List every kind of place that the passage below on the Sierra Club diversity conversation says the Sierra Club's mission aims to get people out to.

=== GIVEN PASSAGE ===
-*-*-
Important Discussion About Engagement of More Varied Audiences for Appreciation of America’s Natural, Cultural and Historical Heritage
The folks who participated in the recent Sierra Club diversity conversation offered some useful observations as to how a better job can be done to engage audiences of color with historically low participation rates in connecting to America’s natural, cultural, and historical heritage.
If you missed the Sierra Club’s Mission Outdoors Google+ Hangout on Wednesday, February 27, 2013, you are in luck, as it can still be viewed on the web.
Competitive and traveling surfer Rusty White represented the Black surfing community in the Sierra Club’s Diversity conversation. (Article is from King magazine, August 2006.)
[View article]
The Sierra Club’s mission is to get people outside to local urban green spaces and watersheds, and distant, more remote landscapes to explore, enjoy, and protect America’s natural environment and cultural heritage. The ideas from the discussion most resonating with me were:
- Natural environment stewardship and historic preservation organizations should look for “outside-the-box” or “new” solutions to inspire and engage new audiences that are authentic and of mutual benefit, such as developing new partnerships with individuals and with new organizations and technologies that can disseminate their messages.
- The cultural and historical heritage of natural sites should be more developed to reach specific audiences and align with community values. For example, stories at National Parks in America’s Southwest — about the historically significant Hispanic heritage and Buffalo Soldiers — should be more fully developed and promoted so people of Latino descent and Black Americans have visits that can be more meaningful and relevant to their own experiences.
- In the education messages disseminated to the varied audiences about natural conservation and historic preservation, better connections to everyday life and community values need to be associated with quality-of-life issues for stewardship and for improvement of minds and bodies.
- To be successful in attracting new participants and leaders, natural environment stewardship and historic preservation organizations must make long-term commitments to developing sustained participation and engagement of new, more diverse audiences.
-*-*-
=== INFORMATION SHOWN ===
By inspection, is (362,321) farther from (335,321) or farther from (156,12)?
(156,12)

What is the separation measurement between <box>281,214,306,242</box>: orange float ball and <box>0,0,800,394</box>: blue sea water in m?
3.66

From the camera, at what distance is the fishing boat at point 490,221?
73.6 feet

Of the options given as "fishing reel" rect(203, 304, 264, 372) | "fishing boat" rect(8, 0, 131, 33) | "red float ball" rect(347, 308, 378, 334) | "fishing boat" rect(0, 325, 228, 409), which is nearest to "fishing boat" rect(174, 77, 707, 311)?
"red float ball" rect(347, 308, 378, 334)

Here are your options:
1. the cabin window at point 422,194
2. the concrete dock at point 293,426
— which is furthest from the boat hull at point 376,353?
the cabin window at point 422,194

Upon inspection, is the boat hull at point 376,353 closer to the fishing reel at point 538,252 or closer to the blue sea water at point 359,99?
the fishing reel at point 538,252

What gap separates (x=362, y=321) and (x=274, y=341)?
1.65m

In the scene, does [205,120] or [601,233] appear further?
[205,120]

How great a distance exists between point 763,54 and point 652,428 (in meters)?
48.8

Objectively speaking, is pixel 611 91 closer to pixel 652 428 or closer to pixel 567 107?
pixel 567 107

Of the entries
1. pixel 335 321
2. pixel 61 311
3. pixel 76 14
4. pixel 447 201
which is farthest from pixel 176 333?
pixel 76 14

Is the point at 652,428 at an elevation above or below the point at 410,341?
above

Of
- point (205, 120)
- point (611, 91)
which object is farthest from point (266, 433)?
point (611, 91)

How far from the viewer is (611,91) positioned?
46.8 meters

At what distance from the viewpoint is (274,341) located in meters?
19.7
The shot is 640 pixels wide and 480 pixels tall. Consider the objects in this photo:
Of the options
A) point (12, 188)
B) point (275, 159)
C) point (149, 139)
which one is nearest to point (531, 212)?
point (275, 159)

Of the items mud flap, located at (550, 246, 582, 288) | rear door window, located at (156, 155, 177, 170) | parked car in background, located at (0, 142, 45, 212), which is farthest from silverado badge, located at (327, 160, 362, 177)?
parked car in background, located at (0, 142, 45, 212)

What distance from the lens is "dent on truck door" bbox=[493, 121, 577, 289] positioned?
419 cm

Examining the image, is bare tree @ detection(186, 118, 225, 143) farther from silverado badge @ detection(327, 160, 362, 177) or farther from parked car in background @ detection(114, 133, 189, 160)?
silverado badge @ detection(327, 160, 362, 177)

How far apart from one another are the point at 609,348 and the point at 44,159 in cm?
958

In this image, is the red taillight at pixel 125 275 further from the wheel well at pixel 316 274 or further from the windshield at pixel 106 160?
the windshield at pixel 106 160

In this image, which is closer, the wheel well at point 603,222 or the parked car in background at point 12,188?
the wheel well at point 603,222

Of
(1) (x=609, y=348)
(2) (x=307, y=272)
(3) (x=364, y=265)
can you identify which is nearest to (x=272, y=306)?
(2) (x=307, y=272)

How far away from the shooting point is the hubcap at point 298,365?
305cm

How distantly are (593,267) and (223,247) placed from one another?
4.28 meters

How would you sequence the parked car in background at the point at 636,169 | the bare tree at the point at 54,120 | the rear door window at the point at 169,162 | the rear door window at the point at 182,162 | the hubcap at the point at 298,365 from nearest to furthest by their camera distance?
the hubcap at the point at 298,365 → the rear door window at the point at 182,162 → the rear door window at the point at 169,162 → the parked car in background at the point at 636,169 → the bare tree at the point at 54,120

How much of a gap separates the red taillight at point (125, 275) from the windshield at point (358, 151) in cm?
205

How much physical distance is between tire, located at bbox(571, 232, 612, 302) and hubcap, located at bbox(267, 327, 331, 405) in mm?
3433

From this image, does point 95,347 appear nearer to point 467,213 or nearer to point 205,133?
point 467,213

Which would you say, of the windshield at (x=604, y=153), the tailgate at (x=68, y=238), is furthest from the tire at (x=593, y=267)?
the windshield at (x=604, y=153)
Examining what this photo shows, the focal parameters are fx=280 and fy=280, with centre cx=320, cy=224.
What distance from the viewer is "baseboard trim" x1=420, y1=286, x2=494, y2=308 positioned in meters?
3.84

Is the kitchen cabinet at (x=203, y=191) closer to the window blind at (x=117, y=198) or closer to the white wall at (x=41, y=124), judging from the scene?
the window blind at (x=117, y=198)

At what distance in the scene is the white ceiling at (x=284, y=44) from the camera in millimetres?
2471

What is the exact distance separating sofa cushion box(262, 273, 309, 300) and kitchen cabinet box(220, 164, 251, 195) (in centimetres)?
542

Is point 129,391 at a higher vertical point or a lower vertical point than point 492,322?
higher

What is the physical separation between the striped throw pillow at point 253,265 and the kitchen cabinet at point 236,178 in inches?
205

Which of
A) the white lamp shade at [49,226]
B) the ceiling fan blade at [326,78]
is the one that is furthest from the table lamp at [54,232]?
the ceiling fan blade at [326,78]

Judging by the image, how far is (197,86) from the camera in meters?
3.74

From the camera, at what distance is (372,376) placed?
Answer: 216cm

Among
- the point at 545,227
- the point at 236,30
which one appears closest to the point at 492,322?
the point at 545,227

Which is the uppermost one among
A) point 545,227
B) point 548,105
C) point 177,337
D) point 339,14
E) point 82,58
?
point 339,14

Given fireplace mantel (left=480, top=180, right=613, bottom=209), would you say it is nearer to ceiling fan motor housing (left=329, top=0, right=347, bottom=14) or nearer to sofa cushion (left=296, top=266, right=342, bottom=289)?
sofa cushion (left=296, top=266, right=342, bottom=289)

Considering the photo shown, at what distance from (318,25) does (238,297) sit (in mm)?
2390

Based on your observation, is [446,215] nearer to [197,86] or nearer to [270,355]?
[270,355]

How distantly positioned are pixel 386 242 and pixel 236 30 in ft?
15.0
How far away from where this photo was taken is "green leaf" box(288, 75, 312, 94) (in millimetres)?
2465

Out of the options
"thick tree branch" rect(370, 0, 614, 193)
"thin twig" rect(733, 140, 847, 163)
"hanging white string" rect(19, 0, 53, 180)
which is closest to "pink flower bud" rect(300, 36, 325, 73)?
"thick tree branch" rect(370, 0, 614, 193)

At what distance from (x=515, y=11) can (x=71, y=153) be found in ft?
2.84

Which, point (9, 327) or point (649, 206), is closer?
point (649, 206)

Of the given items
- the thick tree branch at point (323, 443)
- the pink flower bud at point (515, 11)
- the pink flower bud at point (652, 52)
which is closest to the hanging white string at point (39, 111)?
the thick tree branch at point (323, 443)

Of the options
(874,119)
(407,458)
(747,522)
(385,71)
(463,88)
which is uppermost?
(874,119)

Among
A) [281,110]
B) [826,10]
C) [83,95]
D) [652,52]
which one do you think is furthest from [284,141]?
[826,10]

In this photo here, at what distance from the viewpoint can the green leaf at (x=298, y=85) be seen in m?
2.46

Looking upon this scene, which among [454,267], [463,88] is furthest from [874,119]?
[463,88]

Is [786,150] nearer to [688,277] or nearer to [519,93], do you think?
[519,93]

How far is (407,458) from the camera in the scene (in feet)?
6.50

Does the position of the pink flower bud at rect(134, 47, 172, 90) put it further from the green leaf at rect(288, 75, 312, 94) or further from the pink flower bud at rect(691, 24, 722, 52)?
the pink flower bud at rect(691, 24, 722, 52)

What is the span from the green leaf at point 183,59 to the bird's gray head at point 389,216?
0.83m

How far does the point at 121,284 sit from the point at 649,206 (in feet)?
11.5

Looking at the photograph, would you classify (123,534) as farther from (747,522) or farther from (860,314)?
-*-*-
=== CORRECT RESULT ===
- local urban green spaces
- watersheds
- distant, more remote landscapes